L'histoire nous a enseigné le prix des constitutions nées dans la discorde et mortes dans l'affrontement. Elle nous rappelle que la démocratie est notre bien commun et que nous sommes redevables de sa pérennité devant les Français. C'est le sens du pacte démocratique que vous proposent les députés socialistes et que j'ai présenté lors de mon audition devant la commission des lois.
* Un pacte démocratique à concevoir
Ce pacte démocratique est fondé sur une conviction : la loi fondamentale nous concerne tous, elle est l'affaire de tous ; elle mérite que les intérêts partisans s'effacent derrière l'intérêt général comme nous l'avons réussi pour la loi sur les signes religieux à l'école en 2004.
Ce pacte démocratique s'appuie sur une méthode : un dialogue loyal et au grand jour avec le gouvernement, sa majorité et toutes les grandes forces démocratiques représentées dans notre Assemblée.
Ce pacte démocratique propose une vision globale. Améliorer tout ce qui concourt à l'équilibre de notre démocratie : les droits du Parlement et du citoyen, les modes de scrutin, l'indépendance de la justice, le pluralisme des médias. Tout doit être sur la table : la Constitution comme les lois organiques ou ordinaires.
Au regard de ces critères, force est de constater que vos réponses depuis le début du processus de révision nous laissent sur notre faim. Parlons clair : il manque à notre dialogue républicain sa principale matrice, la confiance.
* Comparatif des intentions et des actes du pouvoir
Comment ignorer la contradiction flagrante entre votre discours officiel, renforcer les droits du Parlement, et votre pratique autoritaire qui vise à le soumettre. Depuis un an, nous avons eu droit à toutes les avanies : l'urgence imposée à tous les textes, le refus de débattre nos propositions, le rejet systématique de nos amendements, l'humiliation du discours présidentiel de Westminster.
Ce qui s'est passé depuis une semaine lors de l'examen du projet de loi sur les OGM n'a fait qu'appesantir le carcan.
Où sont les droits du Parlement dans l'arbitraire d'un gouvernement qui s'assoit sur un vote de l'Assemblée nationale et impose son texte envers et contre tous.
Et que dire des droits de l'opposition ? Vous avez refusé de débattre au fond de nos propositions de loi sur le mode de scrutin sénatorial. Vous avez réservé le même sort en commission à notre seconde proposition sur l'égalité du temps de parole dans les médias. Nous tendons la main. Vous nous tordez le bras.
Comment dès lors établir la confiance quand vous préférez l'épreuve de force à l'épreuve de vérité ? Je vous renvoie à l'esprit des lois de Montesquieu : « la bonne Constitution est d'abord ce qu'en font les gouvernements ». Ce premier exercice comparatif entre la promesse et l'acte est à cet égard inquiétant. Rien n'a vraiment changé.

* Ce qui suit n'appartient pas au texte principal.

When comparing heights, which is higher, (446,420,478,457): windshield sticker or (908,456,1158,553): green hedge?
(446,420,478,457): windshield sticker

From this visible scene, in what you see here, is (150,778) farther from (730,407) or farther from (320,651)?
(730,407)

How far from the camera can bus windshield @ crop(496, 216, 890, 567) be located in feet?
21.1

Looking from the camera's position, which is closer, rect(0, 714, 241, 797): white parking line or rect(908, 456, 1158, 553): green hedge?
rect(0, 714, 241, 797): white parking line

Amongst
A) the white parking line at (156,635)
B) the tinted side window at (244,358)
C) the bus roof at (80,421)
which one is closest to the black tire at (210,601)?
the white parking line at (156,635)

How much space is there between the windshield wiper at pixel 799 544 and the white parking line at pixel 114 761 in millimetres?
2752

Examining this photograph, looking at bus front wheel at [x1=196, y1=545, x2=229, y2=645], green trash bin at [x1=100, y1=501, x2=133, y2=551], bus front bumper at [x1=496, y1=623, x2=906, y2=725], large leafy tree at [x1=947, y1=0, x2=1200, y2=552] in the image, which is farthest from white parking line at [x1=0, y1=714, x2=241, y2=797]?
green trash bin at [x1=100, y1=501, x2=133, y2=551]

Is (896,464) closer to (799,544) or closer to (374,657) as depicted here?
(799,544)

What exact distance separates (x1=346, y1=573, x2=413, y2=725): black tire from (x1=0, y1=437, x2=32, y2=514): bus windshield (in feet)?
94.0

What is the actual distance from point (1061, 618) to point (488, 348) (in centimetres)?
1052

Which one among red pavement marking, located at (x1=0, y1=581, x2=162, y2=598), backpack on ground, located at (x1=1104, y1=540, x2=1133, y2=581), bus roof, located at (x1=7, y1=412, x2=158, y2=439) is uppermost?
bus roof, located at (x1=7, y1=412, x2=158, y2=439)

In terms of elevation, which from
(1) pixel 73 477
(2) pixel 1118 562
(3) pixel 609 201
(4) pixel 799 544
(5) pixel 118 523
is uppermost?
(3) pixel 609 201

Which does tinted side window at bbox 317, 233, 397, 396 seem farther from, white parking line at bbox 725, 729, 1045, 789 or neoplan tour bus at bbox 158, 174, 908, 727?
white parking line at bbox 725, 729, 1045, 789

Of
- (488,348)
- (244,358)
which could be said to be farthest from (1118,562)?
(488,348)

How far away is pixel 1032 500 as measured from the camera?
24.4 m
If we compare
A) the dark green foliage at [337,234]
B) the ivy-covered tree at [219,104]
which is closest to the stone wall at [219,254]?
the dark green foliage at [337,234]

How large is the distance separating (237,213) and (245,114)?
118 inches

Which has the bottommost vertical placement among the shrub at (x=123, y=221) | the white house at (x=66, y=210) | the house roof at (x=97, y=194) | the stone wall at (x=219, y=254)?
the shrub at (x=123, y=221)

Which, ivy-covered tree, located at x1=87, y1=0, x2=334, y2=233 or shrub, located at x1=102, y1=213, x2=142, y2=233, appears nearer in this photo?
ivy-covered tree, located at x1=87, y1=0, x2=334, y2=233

Qu'en est-il maintenant du projet de loi lui-même ? Là encore je me livrerai à cet exercice très simple de la comparaison entre votre texte amendé par la Commission des lois et les grandes propositions du groupe socialiste. Je le ferai à travers les trois points que j'avais exposés en Commission: les dispositions que nous refusons; les améliorations que nous demandons; les oublis que nous voulons combler.
* Evaluation des dispositions que nous refusons
Je le répète une nouvelle fois devant vous. Les socialistes ne voteront jamais un texte qui accroît les pouvoirs du Président de la République. Parce que ses prérogatives écrasent depuis cinquante ans les autres institutions. Parce qu'on a pu mesurer depuis un an les errances du pouvoir personnel.
Vous avez reconnu le bien fondé de notre analyse en renonçant à la concentration des pouvoirs de défense à l'Elysée. C'est une des avancées positives de nos travaux. L'institutionnalisation d'un domaine réservé du président aurait été facteur de crise en cas de cohabitation et aurait gravement porté atteinte au consensus national en matière stratégique et militaire.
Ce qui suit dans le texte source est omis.